- _Task statement_:
Rewrite the entries below so that "floral patterned plate" becomes "flowered plate" wherever it occurs, and leave everything else unchanged.

- _Information provided_:

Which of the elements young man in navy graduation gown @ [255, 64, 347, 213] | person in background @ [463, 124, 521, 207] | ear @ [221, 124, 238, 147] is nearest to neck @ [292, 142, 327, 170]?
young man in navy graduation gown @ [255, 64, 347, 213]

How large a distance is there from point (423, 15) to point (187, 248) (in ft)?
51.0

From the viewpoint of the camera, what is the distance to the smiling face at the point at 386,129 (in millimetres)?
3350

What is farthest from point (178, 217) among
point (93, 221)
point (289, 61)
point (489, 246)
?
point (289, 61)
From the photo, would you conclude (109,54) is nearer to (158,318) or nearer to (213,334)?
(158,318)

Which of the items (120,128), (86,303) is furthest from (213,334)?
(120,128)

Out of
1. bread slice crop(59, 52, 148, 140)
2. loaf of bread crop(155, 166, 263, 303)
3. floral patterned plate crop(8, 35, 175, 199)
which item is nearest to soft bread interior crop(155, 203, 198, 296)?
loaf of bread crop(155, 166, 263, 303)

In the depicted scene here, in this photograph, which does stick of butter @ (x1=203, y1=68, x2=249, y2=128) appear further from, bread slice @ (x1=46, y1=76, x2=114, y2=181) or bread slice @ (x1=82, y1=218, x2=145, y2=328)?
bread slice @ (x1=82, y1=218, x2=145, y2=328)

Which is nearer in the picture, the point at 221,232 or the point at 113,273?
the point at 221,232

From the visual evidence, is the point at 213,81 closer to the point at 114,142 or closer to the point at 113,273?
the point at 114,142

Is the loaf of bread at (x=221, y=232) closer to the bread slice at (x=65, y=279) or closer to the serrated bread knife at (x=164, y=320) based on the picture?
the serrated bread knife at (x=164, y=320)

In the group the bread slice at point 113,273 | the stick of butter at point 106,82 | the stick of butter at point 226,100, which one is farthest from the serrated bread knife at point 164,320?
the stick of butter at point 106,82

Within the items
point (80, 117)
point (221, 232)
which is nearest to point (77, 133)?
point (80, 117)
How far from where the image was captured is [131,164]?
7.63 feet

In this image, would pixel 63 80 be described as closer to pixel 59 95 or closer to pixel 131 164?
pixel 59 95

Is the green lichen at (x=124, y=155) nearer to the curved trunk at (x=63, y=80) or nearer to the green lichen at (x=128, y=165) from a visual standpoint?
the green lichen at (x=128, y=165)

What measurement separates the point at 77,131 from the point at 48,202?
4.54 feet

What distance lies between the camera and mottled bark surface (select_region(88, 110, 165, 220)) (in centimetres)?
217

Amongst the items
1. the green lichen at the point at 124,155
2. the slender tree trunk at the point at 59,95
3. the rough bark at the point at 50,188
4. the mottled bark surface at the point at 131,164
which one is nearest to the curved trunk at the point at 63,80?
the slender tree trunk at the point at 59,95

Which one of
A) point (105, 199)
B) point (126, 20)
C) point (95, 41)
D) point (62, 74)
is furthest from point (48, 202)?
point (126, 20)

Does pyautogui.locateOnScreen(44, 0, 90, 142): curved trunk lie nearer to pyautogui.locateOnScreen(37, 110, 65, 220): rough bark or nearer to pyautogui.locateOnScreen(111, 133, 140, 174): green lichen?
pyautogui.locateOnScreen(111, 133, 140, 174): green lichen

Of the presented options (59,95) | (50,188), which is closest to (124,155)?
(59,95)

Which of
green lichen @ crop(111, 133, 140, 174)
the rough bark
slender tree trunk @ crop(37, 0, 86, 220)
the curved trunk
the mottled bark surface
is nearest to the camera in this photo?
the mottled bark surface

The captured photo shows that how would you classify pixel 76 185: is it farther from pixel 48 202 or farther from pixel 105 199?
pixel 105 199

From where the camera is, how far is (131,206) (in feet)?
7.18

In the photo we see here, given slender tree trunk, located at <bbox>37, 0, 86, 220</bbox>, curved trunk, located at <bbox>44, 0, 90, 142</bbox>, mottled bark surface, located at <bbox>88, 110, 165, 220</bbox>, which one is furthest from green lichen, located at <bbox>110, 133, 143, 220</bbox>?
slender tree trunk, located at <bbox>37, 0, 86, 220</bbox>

- _Written solution_:
Which of the elements young man in navy graduation gown @ [255, 64, 347, 213] | person in background @ [463, 124, 521, 207] | ear @ [221, 124, 238, 147] is nearest to neck @ [292, 142, 327, 170]?
young man in navy graduation gown @ [255, 64, 347, 213]

How large a distance is there from point (423, 15) to point (187, 248) (in ft)?
51.0

From the viewpoint of the camera, what is the distance to the smiling face at the point at 386,129 (in millimetres)?
3350

What is farthest from point (178, 217) among
point (93, 221)
point (289, 61)
point (489, 246)
?
point (289, 61)
From the photo, would you conclude (109,54) is nearer to (158,318) or nearer to (213,334)?
(158,318)

Which of the items (120,128), (86,303) is furthest from (213,334)?
(120,128)

Out of
1. bread slice crop(59, 52, 148, 140)
2. loaf of bread crop(155, 166, 263, 303)
3. flowered plate crop(8, 35, 175, 199)
which item is nearest to soft bread interior crop(155, 203, 198, 296)?
loaf of bread crop(155, 166, 263, 303)

In the depicted scene here, in this photograph, which does stick of butter @ (x1=203, y1=68, x2=249, y2=128) appear further from, bread slice @ (x1=46, y1=76, x2=114, y2=181) or bread slice @ (x1=82, y1=218, x2=145, y2=328)?
bread slice @ (x1=82, y1=218, x2=145, y2=328)

Which is nearer in the picture, the point at 221,232 or the point at 113,273?
the point at 221,232

From the visual evidence, is the point at 213,81 closer to the point at 114,142 or closer to the point at 113,273?
the point at 114,142

Is the loaf of bread at (x=221, y=232) closer to the bread slice at (x=65, y=279) or closer to the serrated bread knife at (x=164, y=320) based on the picture?
the serrated bread knife at (x=164, y=320)

In the group the bread slice at point 113,273 | the stick of butter at point 106,82 | the stick of butter at point 226,100, which one is farthest from the serrated bread knife at point 164,320?
the stick of butter at point 106,82

Within the items
point (80, 117)
point (221, 232)
which is nearest to point (77, 133)?
point (80, 117)
How far from where the image was captured is [131,164]?
7.63 feet

In this image, would pixel 63 80 be described as closer to pixel 59 95 or closer to pixel 131 164?
pixel 59 95

Is the green lichen at (x=124, y=155) nearer to the curved trunk at (x=63, y=80) or nearer to the green lichen at (x=128, y=165) from a visual standpoint?
the green lichen at (x=128, y=165)

What measurement separates the point at 77,131 from the point at 48,202?
4.54 feet

What distance lies between the camera and mottled bark surface (select_region(88, 110, 165, 220)) (in centimetres)?
217

Amongst the items
1. the green lichen at the point at 124,155
2. the slender tree trunk at the point at 59,95
3. the rough bark at the point at 50,188
4. the mottled bark surface at the point at 131,164
which one is nearest to the curved trunk at the point at 63,80?
the slender tree trunk at the point at 59,95

Which one of
A) point (105, 199)
B) point (126, 20)
C) point (95, 41)
D) point (62, 74)
is furthest from point (48, 202)?
point (126, 20)

Does pyautogui.locateOnScreen(44, 0, 90, 142): curved trunk lie nearer to pyautogui.locateOnScreen(37, 110, 65, 220): rough bark or nearer to pyautogui.locateOnScreen(111, 133, 140, 174): green lichen?
pyautogui.locateOnScreen(111, 133, 140, 174): green lichen

Of the presented options (59,95) | (50,188), which is closest to (124,155)?
(59,95)

Which of
green lichen @ crop(111, 133, 140, 174)
the rough bark
slender tree trunk @ crop(37, 0, 86, 220)
the curved trunk
the mottled bark surface
is nearest to the camera in this photo?
the mottled bark surface

The captured photo shows that how would you classify pixel 76 185: is it farther from pixel 48 202 or farther from pixel 105 199?
pixel 105 199

From where the camera is, how far is (131,206) (in feet)?
7.18

In the photo we see here, given slender tree trunk, located at <bbox>37, 0, 86, 220</bbox>, curved trunk, located at <bbox>44, 0, 90, 142</bbox>, mottled bark surface, located at <bbox>88, 110, 165, 220</bbox>, which one is furthest from green lichen, located at <bbox>110, 133, 143, 220</bbox>?
slender tree trunk, located at <bbox>37, 0, 86, 220</bbox>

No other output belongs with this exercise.